New shut-in valve. To solve the issue, new technology was incorporated into the valve sleeve to provide redundancy, to ensure casing integrity is maintained once the packer is set, no matter the fluid level in the annulus. The technology is patent-pending and available in any size of casing annulus packer. Field trials have been successful in the Permian basin, in wells with 9 5/8-in. intermediate casing. In the Permian basin, and in other applications, it is common to have a low fluid level in the annulus, or for the annulus to be on losses in the intermediate casing section.

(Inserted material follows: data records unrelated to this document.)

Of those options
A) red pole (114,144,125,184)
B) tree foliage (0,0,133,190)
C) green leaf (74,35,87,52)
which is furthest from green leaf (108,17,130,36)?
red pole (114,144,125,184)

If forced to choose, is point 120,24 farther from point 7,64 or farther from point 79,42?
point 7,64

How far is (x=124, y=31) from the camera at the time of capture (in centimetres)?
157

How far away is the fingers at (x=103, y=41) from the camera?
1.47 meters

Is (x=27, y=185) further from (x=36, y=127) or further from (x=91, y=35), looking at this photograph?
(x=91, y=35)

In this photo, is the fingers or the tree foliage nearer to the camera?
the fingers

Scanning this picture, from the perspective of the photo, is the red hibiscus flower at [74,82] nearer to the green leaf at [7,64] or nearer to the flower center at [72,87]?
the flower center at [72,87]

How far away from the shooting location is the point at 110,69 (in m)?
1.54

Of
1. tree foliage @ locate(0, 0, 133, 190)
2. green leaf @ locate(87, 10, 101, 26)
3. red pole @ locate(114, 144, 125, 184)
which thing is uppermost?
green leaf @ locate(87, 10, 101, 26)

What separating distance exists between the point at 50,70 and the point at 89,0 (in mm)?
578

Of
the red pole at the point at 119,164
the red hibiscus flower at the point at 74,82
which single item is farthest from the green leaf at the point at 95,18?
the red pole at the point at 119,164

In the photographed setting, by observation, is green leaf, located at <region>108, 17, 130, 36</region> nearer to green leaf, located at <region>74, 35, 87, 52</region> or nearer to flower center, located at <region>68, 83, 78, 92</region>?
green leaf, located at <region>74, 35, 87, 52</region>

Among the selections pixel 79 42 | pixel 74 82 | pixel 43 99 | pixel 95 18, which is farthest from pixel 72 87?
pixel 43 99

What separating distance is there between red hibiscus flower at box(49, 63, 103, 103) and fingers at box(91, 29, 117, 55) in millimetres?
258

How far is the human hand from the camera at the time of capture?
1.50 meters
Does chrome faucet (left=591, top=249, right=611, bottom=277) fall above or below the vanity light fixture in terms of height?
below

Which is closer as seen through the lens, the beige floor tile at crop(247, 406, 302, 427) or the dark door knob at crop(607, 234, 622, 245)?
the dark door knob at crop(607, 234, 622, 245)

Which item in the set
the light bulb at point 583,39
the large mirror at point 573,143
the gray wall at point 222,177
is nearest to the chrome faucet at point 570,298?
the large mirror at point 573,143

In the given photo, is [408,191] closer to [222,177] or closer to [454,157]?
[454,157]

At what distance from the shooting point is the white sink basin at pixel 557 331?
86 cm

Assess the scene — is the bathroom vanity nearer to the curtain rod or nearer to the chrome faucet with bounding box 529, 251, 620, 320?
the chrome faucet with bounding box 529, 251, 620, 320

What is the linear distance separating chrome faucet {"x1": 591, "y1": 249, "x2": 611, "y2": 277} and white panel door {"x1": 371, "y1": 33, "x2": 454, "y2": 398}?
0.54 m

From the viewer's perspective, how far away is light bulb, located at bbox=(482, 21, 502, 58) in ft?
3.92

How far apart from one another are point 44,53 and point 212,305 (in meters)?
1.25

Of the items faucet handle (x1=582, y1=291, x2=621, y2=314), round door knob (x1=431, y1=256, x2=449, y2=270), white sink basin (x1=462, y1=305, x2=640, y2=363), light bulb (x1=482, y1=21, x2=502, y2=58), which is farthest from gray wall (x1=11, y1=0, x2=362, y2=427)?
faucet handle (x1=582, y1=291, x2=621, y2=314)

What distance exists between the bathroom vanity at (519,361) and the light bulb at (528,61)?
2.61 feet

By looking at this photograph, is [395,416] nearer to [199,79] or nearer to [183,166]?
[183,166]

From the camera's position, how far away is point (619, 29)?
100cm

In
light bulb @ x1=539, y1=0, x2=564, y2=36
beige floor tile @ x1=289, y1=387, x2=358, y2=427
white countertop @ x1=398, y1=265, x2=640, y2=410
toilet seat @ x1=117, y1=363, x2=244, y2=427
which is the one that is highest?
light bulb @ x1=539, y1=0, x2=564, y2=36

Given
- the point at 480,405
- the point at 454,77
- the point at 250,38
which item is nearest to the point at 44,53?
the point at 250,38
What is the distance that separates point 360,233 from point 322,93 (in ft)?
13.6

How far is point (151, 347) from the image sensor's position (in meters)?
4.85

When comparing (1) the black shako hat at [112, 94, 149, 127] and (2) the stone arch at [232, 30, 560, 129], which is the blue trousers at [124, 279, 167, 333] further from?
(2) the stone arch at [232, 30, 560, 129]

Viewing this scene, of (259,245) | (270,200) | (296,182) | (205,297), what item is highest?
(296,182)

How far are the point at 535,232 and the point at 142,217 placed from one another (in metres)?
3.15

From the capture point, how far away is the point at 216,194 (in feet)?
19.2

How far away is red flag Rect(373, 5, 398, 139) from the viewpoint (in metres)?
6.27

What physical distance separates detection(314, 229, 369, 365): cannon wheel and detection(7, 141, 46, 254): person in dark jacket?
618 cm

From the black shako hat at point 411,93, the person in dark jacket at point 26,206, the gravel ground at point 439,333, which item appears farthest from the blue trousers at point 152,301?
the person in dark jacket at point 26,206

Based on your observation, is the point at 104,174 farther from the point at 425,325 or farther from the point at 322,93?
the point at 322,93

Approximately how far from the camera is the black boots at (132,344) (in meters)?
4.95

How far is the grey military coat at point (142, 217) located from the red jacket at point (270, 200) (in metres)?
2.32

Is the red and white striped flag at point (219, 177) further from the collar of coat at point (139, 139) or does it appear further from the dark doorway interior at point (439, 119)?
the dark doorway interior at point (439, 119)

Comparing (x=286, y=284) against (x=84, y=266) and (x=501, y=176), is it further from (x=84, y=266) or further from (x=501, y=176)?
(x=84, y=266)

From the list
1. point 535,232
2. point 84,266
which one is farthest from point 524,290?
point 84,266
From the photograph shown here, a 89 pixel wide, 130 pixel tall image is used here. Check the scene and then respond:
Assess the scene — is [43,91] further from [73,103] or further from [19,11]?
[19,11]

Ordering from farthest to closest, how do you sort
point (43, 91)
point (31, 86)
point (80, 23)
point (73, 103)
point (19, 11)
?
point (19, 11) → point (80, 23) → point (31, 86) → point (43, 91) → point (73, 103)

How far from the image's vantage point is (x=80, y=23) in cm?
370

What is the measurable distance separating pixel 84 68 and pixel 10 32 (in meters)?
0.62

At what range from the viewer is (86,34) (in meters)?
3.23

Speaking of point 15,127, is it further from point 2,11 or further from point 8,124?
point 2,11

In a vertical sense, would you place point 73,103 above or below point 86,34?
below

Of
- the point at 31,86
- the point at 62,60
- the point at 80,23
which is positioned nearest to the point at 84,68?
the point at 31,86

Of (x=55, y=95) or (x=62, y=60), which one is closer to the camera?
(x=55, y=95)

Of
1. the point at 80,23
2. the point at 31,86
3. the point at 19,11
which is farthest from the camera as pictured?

The basic operation for a two-stage cement job is to pump the primary cement job through the float shoe. Then, the wiper dart lands on the float collar and pressure is increased to inflate the CAP. After the CAP is set, additional pressure is applied to open a stage tool. Following, an opening plug is dropped. The second stage job is then pumped and a closing plug lands on the stage tool to close it. In the event of a ruptured packer, the new valve sub is activated to ensure casing integrity. The contingency plan at this point is typically to wait a few hours for the cement to setup on the primary job before opening the stage tool to pump the secondary job.
The CAP has a 10 ft seal with a stage tool on top. The packer was inflated as designed and the secondary cement job was successfully pumped. The service provider’s new technology ensures that in the unlikely event of a ruptured packer, casing integrity can be immediately reestablished by activating the new valve system.
THRU-TUBING WIRELINE INTERVENTION
An inflatable bridge plug or packer can be set using wireline or slickline. A battery operated system is used to deploy and set the tool. Downhole electronics are used to control the inflation process through a motor/pump assembly.
Depending on how critical an exact setting depth is to operational success, the operator can use a wireline or a slickline. For applications where the setting depth is critical, wireline is used because it can run a gamma ray and casing collar locator for correlation prior to setting the tool.
A solution may require either a bridge plug configuration or a packer configuration. In the case of a packer, the application is typically to use a scab liner to isolate a section of the wellbore. A recent case history required such an approach. A well in deep water experienced pressure on the “A” annulus and regulators required the operator to locate and repair the leak. It was determined that an isolation packer was leaking. One option would have been to mobilize a rig and pull the upper completion to replace the isolation packer.
But this was an older well producing at low flowrates (1,500 bpd), so an expensive intervention with a rig was considered uneconomical. A rig-less operation therefore was considered using inflatable packers deployed on a wireline system.
Inflatable technology was chosen because a restriction in the completion would not allow conventional mechanical packers to pass. The leaking isolation packer was positioned above a ported sub. The proposed plan was to set a packer below the ported sub on one run, and then set an upper packer equipped with a blank interval of pipe beneath it, to “sting” into the top of the lower packer. This would isolate the ported sub while allowing flow through the scab assembly.
The upper packer assembly was designed to sting into a polished bore receptacle (PBR) that had been left looking up after the lower packer was set. The upper packer assembly was then latched into the PBR. Shear pins in the latching mechanism allowed this assembly to be retrievable. In this case, the packers were set successfully. Once the scab liner was in place, the well was put back on-line and slowly ramped up to the previous 1,500 bpd production rate. No pressure was seen on the “A” annulus meeting the regulator requirements. This intervention was done at approximately 5% of the estimated cost of a rig-based solution. The expandable remedy is ideal for offshore developments that are in the later stages of production, where flow rates and pressures have been reduced.